Final Graduates of Jacksonville Grade School:  Class of 1961

by Alice Jane-Marie Massa

                For the fourth week, WORDWALK continues to honor Jacksonville Grade School on the 60th anniversary of the closing of its doors for the final time in 1961.  The two-story, brick building was the only major structure on the “country” block, in Blanford, Indiana–my hometown.  Before sharing information concerning the final graduating class, I will describe the remaining rooms on the lower level of our school, which had first opened its doors in 1914, the year my mother was born.

                On the north side of the lower level were three rooms.  Across from the first- and second-grade classroom was the nurse’s office.  Of course, the nurse made visits to our school only periodically–probably less than once a month.  I recall the name of only one nurse–Mrs. Lagle, who wore a royal blue nurse’s uniform which had white trim.  I was never especially fond of that northeast corner room–probably because I had once received a vaccine from Dr. Loving while in that room and most likely before entering first grade.  A more pleasant memory associated with the nurse’s room was going there to use an electric cleaner for blackboard erasers.  Being selected by the teacher for this duty was a treat.  The modern invention was much more fun to use than the alternative of manually beating together two erasers and watching the cloud of chalk dust appear.  The teacher always picked two students for the job of cleaning the erasers at the nurse’s office, and we completed the task admirably. 

                Of course, some people would insist that I tell the following anecdote about the nurse’s office!  When I was in the fifth grade, all students were given a tuberculosis test for the first time.  That particular test was only an adhesive patch placed by the nurse onto the back of each student.  After a few girlfriends and I left the nurse’s office, we walked up the two flights of stairs back to our fifth-grade classroom.  As I went to my desk on the far side of the room, I, for the first time in my life, fainted–passed out completely.  While I have no recollection of what happened next, I later was told that Robert J., one of my classmates, shouted, “She’s dead!”  Well, as you can tell from this writing, I did live to tell the tale! 

                Next to the nurse’s room was the furnace room/janitor’s room.  This room included the only exit door on the north side of the building.  Mr. Joe Skorich was the janitor whose name I recall.  Coal was used to heat  the school.

                To the west of the furnace room and across the hall from the third- and fourth-grade classroom was the kitchen–the largest room on the lower level.  The bright and inviting room had long tables spread across the room.  During my school days, this kitchen was only used for fall festivals and other special PTA events.  At one such dinner, I clearly remember our neighbor Clotene Toppas’ arriving into the kitchen with a large pan–about sixteen inches by twenty-four by eight inches–filled with what we called graham-cracker cookies.  Instead of placing two graham crackers together with vanilla or chocolate icing, Mrs.
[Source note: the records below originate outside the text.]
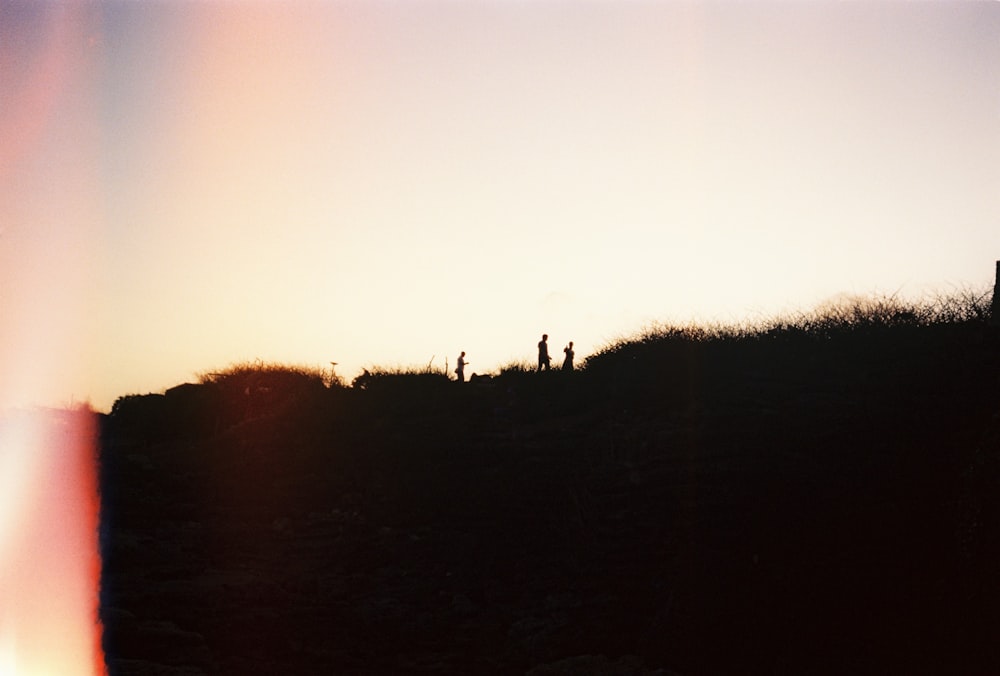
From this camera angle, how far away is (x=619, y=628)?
41.9 ft

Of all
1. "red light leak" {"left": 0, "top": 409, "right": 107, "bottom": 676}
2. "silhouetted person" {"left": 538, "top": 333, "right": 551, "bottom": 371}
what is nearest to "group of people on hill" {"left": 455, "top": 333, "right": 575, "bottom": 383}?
"silhouetted person" {"left": 538, "top": 333, "right": 551, "bottom": 371}

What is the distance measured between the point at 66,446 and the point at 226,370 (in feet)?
26.6

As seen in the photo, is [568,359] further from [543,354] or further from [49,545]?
[49,545]

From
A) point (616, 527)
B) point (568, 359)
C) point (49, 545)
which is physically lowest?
point (49, 545)

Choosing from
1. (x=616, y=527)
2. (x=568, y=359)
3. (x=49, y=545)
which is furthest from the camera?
(x=568, y=359)

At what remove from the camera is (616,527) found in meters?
15.0

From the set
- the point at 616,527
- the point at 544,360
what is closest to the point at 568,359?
the point at 544,360

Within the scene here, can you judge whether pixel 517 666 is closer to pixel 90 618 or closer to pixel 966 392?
pixel 90 618

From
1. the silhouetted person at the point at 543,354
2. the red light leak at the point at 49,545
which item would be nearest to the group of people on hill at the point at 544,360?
the silhouetted person at the point at 543,354

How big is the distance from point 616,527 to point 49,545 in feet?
31.1

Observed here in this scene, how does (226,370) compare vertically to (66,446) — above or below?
above

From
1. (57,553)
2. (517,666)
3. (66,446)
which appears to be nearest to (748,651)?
(517,666)

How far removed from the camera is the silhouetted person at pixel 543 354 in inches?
974

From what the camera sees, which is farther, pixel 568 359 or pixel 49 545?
pixel 568 359
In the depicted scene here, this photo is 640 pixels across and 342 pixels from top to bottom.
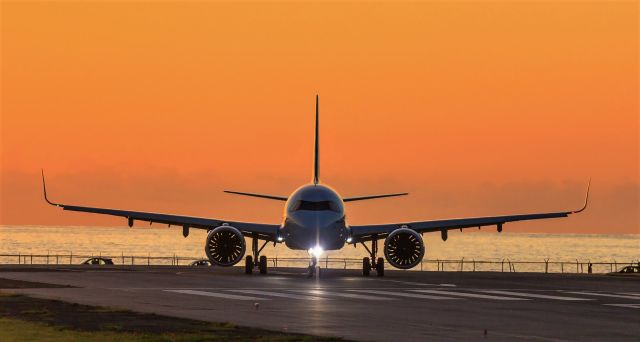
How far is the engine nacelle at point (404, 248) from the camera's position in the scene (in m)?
59.9

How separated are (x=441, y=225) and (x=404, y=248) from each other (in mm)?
4651

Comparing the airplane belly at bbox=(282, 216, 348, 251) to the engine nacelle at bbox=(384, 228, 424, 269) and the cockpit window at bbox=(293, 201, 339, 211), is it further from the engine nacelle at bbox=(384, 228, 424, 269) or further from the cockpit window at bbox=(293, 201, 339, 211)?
the engine nacelle at bbox=(384, 228, 424, 269)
Toppas filled all of the graham-cracker duos with purple icing!  Never before had I seen purple icing!  For whatever reason, the picture of those graham crackers has stuck in my mind’s eye all of these years.

                Besides all of the tables and chairs, the room had a large sink near the northeast corner.  During the years of 1956-61, we had no hot lunches:  students either went home for lunch or took a sack lunch to school.  For two cents, a student could buy either regular milk or chocolate milk.  The milk came in delightful little glass bottles at the top of which was a red-and-white cardboard piece with a tiny pull, under which was a small hole for a paper straw.  The empty glass bottles would eventually be replaced into the wire case for return to the milk company.  Fortunately, before the wire cases were picked up by the milkman, the teacher selected two students to go to the kitchen to wash out the bottles.  I recall doing this chore with my cousin Carole and thoroughly enjoying the task.  What simple pleasures we relished at Jacksonville Grade School!
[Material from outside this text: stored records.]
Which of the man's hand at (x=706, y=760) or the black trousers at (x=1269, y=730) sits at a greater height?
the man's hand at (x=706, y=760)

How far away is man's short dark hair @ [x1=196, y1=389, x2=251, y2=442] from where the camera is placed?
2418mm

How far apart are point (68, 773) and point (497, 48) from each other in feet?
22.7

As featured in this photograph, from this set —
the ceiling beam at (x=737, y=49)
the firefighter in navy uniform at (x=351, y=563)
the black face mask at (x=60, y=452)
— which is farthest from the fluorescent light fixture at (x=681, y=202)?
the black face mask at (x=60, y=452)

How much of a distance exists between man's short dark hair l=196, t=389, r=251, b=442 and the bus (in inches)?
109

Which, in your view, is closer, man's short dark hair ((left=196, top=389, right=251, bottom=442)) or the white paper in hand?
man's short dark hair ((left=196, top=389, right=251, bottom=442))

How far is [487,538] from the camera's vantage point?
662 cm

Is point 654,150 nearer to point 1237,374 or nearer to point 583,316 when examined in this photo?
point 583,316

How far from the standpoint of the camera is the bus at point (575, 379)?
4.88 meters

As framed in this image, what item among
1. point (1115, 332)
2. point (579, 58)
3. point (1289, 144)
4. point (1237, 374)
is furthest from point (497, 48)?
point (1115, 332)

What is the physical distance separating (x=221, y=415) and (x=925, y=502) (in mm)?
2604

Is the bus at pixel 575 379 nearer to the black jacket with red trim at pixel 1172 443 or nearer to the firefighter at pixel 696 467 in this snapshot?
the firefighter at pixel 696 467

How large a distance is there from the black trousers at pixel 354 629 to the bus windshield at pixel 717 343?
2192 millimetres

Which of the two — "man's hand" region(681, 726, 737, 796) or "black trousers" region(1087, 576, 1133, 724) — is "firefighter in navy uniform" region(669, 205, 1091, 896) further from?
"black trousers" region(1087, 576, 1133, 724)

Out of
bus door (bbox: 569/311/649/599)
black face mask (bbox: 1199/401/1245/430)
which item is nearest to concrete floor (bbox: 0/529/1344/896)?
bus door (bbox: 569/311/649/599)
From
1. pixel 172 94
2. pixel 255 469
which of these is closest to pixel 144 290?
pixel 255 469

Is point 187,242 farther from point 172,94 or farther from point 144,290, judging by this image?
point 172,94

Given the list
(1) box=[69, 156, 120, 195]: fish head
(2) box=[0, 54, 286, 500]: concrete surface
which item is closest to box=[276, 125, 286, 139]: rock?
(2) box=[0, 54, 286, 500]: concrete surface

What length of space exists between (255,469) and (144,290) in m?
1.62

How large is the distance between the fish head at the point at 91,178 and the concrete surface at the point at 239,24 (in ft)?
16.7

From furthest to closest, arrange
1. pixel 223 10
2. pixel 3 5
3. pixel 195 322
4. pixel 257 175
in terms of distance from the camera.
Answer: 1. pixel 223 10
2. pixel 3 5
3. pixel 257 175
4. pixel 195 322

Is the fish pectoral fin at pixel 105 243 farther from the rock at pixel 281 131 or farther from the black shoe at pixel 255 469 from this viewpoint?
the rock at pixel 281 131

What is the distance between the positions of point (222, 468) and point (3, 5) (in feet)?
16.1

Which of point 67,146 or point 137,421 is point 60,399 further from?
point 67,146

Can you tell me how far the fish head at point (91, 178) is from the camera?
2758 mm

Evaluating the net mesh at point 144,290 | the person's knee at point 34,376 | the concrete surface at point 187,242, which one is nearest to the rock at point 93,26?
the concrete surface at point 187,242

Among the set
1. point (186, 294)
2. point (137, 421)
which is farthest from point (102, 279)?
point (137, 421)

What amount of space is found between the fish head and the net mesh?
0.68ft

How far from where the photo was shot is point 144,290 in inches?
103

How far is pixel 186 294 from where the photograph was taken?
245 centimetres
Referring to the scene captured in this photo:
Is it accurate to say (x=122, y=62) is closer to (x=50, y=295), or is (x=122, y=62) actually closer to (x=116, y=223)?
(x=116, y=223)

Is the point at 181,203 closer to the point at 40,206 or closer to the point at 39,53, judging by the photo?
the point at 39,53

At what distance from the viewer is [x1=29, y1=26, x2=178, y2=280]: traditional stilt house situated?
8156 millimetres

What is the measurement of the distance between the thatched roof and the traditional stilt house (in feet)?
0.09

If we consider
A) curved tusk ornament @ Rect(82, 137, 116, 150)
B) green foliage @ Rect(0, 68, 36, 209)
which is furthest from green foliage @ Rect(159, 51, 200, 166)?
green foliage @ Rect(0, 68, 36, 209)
                Despite this kitchen and the stage described in an earlier May post, the school did not hold a graduation ceremony for the final graduates of Jacksonville Grade School.  Although my class (born in 1950) was always the largest class, my sister’s class (born in 1947) was the smallest, numbering only ten graduates (amidst the total enrollment of eighty-eight).  The JGS Class of 1961 included (in alphabetical order):  Richard Alekna (our down-the-road neighbor), Vickie Allen (my sister’s best friend), Gloria Bapp, Hilda Doran, John Gambaiani, Robert Gibbons, Linda Hudson, Bill Kingery, Mary Elizabeth Massa (Fanyo), and Joyce Paddock.  According to my sister, the eighth-grade graduates–along with their teacher/principal, Mr. William Payton, as well as the three other teachers of our school–went to Clinton, Indiana, (seven miles away) to enjoy a graduation dinner at the Roma Restaurant.  My sister still has the photograph taken of all attendees at the graduation celebration.
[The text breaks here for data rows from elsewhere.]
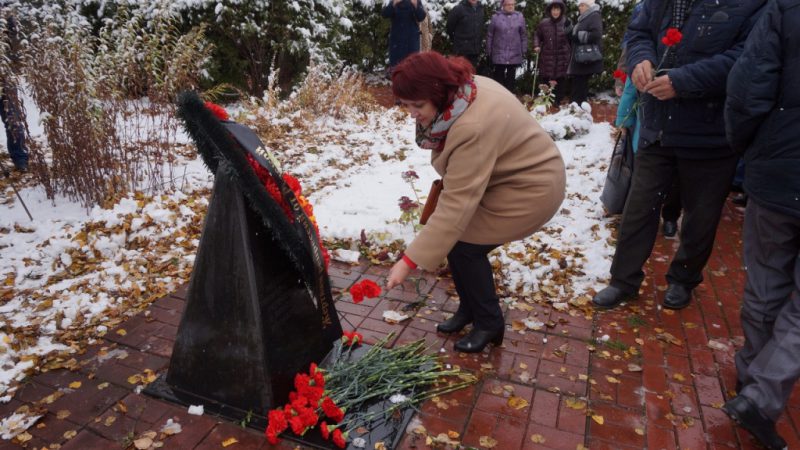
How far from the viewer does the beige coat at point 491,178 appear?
7.12 feet

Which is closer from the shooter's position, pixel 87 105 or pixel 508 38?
pixel 87 105

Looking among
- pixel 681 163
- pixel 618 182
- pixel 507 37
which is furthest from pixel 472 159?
pixel 507 37

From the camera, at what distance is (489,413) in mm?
2443

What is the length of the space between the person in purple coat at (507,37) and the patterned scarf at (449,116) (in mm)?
7210

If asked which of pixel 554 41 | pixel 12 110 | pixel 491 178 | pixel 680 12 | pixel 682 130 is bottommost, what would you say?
pixel 12 110

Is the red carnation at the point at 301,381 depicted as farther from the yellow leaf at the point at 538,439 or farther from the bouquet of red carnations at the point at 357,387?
the yellow leaf at the point at 538,439

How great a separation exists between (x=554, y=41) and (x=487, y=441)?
7.91 meters

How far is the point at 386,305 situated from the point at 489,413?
3.68ft

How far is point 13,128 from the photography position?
16.2 feet

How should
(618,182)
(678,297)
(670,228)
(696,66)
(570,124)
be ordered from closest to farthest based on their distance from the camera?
(696,66) → (678,297) → (618,182) → (670,228) → (570,124)

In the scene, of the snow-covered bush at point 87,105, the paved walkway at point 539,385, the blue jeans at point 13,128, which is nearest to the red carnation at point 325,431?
the paved walkway at point 539,385

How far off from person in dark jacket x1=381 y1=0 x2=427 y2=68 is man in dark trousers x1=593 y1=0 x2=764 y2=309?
602cm

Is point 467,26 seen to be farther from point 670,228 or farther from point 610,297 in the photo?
point 610,297

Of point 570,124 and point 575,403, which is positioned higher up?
point 570,124
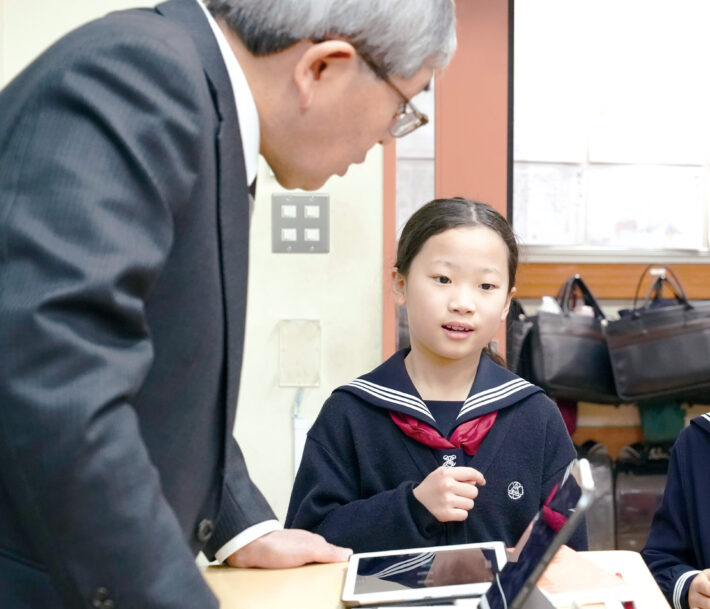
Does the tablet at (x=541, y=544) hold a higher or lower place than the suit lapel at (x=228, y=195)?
lower

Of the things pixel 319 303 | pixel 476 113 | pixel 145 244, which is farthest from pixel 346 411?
pixel 476 113

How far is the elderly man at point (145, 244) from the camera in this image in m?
0.58

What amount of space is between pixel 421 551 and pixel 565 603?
0.20 meters

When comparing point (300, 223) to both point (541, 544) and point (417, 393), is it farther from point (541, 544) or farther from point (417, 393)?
point (541, 544)

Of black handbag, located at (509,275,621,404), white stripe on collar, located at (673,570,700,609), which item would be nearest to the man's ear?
white stripe on collar, located at (673,570,700,609)

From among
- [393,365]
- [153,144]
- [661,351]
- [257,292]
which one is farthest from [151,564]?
[661,351]

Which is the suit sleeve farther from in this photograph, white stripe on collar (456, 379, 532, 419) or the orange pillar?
the orange pillar

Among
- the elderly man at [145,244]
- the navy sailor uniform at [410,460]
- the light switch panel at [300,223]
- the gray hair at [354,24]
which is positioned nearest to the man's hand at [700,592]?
the navy sailor uniform at [410,460]

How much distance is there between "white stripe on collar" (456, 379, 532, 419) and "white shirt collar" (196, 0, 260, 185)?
0.77m

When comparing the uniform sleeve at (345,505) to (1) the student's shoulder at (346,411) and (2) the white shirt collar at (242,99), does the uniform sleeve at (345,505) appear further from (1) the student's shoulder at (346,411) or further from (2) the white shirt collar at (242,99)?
(2) the white shirt collar at (242,99)

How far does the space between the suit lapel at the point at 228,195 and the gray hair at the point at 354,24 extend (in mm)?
39

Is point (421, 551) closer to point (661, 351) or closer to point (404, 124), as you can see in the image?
point (404, 124)

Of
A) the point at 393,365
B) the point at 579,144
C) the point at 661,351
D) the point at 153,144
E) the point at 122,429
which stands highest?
the point at 579,144

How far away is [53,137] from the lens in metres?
0.62
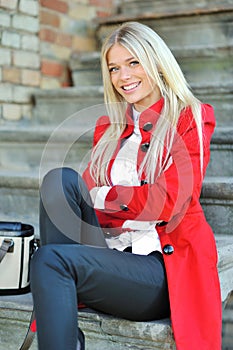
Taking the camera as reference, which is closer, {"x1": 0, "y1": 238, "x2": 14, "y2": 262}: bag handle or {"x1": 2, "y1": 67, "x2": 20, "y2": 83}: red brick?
{"x1": 0, "y1": 238, "x2": 14, "y2": 262}: bag handle

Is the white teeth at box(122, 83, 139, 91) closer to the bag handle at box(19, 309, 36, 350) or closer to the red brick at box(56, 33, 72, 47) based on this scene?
the bag handle at box(19, 309, 36, 350)

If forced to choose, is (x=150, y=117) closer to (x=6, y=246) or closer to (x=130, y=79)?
(x=130, y=79)

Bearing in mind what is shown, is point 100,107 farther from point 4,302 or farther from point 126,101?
point 4,302

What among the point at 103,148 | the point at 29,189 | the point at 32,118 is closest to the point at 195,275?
the point at 103,148

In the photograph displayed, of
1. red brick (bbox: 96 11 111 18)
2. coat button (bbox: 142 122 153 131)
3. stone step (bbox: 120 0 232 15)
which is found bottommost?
coat button (bbox: 142 122 153 131)

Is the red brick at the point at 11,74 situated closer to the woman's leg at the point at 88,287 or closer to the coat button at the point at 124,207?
the coat button at the point at 124,207

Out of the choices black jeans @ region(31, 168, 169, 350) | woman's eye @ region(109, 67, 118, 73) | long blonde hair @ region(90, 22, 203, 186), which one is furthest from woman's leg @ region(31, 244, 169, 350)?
woman's eye @ region(109, 67, 118, 73)

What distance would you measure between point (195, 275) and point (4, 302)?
662mm

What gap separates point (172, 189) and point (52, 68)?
1.93 meters

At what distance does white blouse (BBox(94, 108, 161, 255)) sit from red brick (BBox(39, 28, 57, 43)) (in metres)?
1.53

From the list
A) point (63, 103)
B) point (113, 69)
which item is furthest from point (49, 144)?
point (113, 69)

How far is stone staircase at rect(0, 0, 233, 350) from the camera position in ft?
6.44

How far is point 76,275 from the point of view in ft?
5.54

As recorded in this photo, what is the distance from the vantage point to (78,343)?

                Very sadly, after 1961, our beloved school building which had meant so much to our small rural community rapidly deteriorated and was eventually condemned and torn down.  Once when I walked to the school block, my heart was broken to see the building in such a state of half gone and half still there.  The upright piano slanted precariously in what was the auditorium.  Why had not someone save the old upright piano which had stood alongside the stage with its green curtain?  Why had not the wooden row desks been saved for antiques and memory pieces?  Why had not a little red chair from the reading circle of the first grade been saved as a keepsake?  How grateful I was that my dad did get a brick from Jacksonville Grade School for me, and I saved the brick for almost sixty years.  Wherever I moved, the brick came with me.  Unfortunately, during my move last year, the professional movers lost my brick from Jacksonville Grade School.  I do miss having that brick, but am thankful to still have the commemorative plate of Jacksonville Grade School on my kitchen wall and to have so many fond memories of those wonderful years of learning and sharing with our remarkable teachers and fellow students of our beloved Jacksonville Grade School.

POST-SCRIPT:  This year of 2021, our family is celebrating two eighth-grade graduates–Brando of Oregon and Jayla of Indiana–as well as one college graduate–Emily of Indiana.  Happy Graduation to all three!

Happy June to all of my WORDWALK readers!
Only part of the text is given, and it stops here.